EXTRACT:
Nigeria should increase taxes on sugary, processed foods to check malnutrition – Global Panel

Fanta [Photo credit: Jason Kerwin]

The Global Panel on Agriculture and Food Systems for Nutrition, has appealed to the federal government to increase taxes on sugary and processed foods to combat malnutrition in the country.

Sandy Thomas, the Director of the panel, made the appeal at a discussion on nutrition in Abuja on Wednesday.

She expressed regret over the increasing number of malnourished and stunted children especially in the North East and North West of the country as a result of the consumption of those foods.

The professor also advised the government to subsidise nutritious foods in public places to assist consumers make informed decisions on nutritious foods.

According to her, Nigeria needs to transform her food environment in ways that promote diversity, availability and safety of nutritious foods.

The nutrition expert noted that making nutritious foods available in prisons, hospitals and schools would encourage the consumption of healthy foods.

She disclosed that beverage and food companies invested about 17 per cent of the global spending on advertisement in 2012 just to get people patronise their products.

Ms. Thomas said that consumption of processed foods was the major cause of malnutrition, obesity, type 2 diabetes, which were on the increase in developing countries.

“Government of Nigeria can put taxes on sugary drinks, foods.

“In Mexico, this is beginning to have effects on the amount of sugary things that people buy.

WHAT YOU SHOULD DO: In the article on taxing sugary foods in Nigeria, what share of global advertising spending did beverage and food companies invest in 2012?

RECORDS SUPPLIED:

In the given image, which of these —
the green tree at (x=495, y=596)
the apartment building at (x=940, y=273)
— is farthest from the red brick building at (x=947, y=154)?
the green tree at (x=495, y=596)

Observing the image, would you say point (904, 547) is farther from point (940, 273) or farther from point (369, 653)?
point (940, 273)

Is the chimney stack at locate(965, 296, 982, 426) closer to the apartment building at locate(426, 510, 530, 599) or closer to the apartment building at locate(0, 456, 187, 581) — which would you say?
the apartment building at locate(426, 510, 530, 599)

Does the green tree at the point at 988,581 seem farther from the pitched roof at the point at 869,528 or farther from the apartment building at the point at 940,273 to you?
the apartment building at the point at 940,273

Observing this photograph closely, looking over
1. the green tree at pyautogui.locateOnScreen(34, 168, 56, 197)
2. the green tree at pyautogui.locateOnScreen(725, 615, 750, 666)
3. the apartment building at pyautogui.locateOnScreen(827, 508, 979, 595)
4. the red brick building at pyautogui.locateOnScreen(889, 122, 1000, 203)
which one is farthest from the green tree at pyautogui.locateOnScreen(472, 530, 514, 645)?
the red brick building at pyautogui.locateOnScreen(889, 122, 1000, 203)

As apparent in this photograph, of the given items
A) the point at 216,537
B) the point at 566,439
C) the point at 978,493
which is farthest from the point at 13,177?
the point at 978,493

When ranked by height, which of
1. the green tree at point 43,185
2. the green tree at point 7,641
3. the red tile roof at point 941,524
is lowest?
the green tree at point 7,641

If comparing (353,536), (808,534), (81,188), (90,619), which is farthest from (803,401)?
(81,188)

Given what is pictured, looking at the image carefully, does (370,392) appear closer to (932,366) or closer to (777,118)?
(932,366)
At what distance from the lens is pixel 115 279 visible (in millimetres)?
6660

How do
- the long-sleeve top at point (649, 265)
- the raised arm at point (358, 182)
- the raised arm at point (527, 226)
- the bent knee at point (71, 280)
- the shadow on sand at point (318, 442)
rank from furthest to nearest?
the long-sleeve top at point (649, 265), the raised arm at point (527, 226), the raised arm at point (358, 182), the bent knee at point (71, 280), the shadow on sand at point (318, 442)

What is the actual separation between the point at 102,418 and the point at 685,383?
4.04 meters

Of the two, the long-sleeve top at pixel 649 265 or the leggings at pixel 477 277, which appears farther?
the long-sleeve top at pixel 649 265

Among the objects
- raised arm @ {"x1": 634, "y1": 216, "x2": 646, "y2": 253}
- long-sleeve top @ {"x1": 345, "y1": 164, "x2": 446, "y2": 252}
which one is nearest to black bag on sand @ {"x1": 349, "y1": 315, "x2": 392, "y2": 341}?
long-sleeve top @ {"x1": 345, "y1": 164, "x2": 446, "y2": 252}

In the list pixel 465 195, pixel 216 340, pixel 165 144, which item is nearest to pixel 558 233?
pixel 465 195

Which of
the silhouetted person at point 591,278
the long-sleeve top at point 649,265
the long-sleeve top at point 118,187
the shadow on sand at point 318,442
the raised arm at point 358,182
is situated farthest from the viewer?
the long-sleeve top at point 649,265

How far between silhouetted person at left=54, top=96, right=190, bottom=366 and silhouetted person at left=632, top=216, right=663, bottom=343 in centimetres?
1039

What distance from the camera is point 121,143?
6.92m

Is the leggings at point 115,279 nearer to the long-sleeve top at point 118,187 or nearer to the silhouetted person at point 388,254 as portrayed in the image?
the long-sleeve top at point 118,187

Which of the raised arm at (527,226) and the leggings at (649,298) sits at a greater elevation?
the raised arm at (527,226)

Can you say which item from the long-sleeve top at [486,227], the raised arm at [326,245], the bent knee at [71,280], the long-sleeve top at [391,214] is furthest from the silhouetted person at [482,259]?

ANSWER FOR THE TASK: About 17 percent.